A mentor shouldn’t be someone who is your direct line manager at your job, as your line manager has accountability for your actions and will rarely encourage you to take a risk on something in order to grow, in a way that a mentor can and should.
Formal Mentoring Programmes
Only 37% of companies have formal mentoring programmes in place, though there are indications that funding is being put aside at many more to start doing this in the future. One of the most difficult things about formal mentorship programmes is that there may not be a good match between the mentor and the mentee. They may just not see eye to eye or not really understand each other all that well.
This disadvantage can be offset by the fact that the mentorship will be structured and have achievable outcomes and goals that will serve both the mentor and the mentee well. The development goals that are pursued in a formal mentorship programme can help a lot with career development and upskilling of the mentee to the point where they are ready to pursue promotion within the company
Informal Mentoring
Informal mentoring usually blossoms from a friendship or from a situation where someone new at the company found someone senior who was willing to answer some questions that they had. This can become a friendship and morph into an informal mentor/mentee relationship, even if neither of the participants would necessarily characterise it as such.
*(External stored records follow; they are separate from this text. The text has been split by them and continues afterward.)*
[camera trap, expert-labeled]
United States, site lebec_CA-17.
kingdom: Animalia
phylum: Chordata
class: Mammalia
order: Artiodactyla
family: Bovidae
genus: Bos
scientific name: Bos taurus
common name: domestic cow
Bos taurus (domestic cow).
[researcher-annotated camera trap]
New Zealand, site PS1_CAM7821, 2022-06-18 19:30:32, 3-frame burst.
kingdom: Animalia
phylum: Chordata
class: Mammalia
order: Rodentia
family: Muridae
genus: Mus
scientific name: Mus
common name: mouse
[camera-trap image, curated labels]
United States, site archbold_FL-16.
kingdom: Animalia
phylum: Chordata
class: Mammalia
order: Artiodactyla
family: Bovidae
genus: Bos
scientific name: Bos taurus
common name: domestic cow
In an informal mentorship, your mentor can be someone from a different team who used to do the kind of work that you are doing now, or someone higher up the food chain at the company, but not your direct line manager. The downside to having an informal mentor is the difficulty in finding one in the first place.
Most senior people don’t often push themselves forward into the informal mentor role without the backing of a formal mentoring programme. This is due in large part to them being aware of the power imbalance that they have with new people who are just starting out at the company.
They want to ensure that they are well clear of any potential allegations that they misused their position in relation to the mentee and this is understandable, given the scandals that have rocked all kinds of industries in recent years including the film industry.
The Benefits of Mentorship
Mentorship is a Key Driver of Success
One of the key indicators that mentorship is considered to be a driver of success is that 70% of Fortune 500 companies have their own mentorship schemes in place. This is a high percentage of some of the most successful companies in the world, and they are not the kind of organisations to make changes to their working practices lightly. If they believe mentorship is a key to success then there is a very good chance that it is. In addition to this, 67% of businesses have reported that mentorship increases productivity.
There are various estimates that people who have experienced mentorship are five times more likely to be promoted than those who don’t. This may be a slightly self-selecting sample in that people who are assigned a mentor may be people that the company has high hopes for and wishes to move to the fast track to promotion anyway. It is difficult to quantify if this is a fair assessment in those circumstances.
Mentorship Boosts Employee Retention
It is thought that mentorship serves to boost employee retention by helping those who are involved in both sides of the mentorship to feel valued and useful in the workplace. Those who are involved in a mentoring relationship are probably less likely to leave in case they let the other down, so it is an astute way of boosting employee retention rates both for newer staff and for the more experienced stalwarts of the company.
Being given a position of respect as a mentor can help people who have been at a company for years feel like they are being valued and that their experience is an asset, whereas otherwise they might have languished and felt like they had ceased to matter as much to the running of the organisation.
Mentees view it as being given access to someone who has done a lot at the company and understands how everything works. Having a mentor can also help to smooth over any problems with their immediate line manager and assist in having any misunderstandings resolved. Having a mentor with some standing at the company can help the mentee to get to know some of the more senior people and to increase their professional network significantly.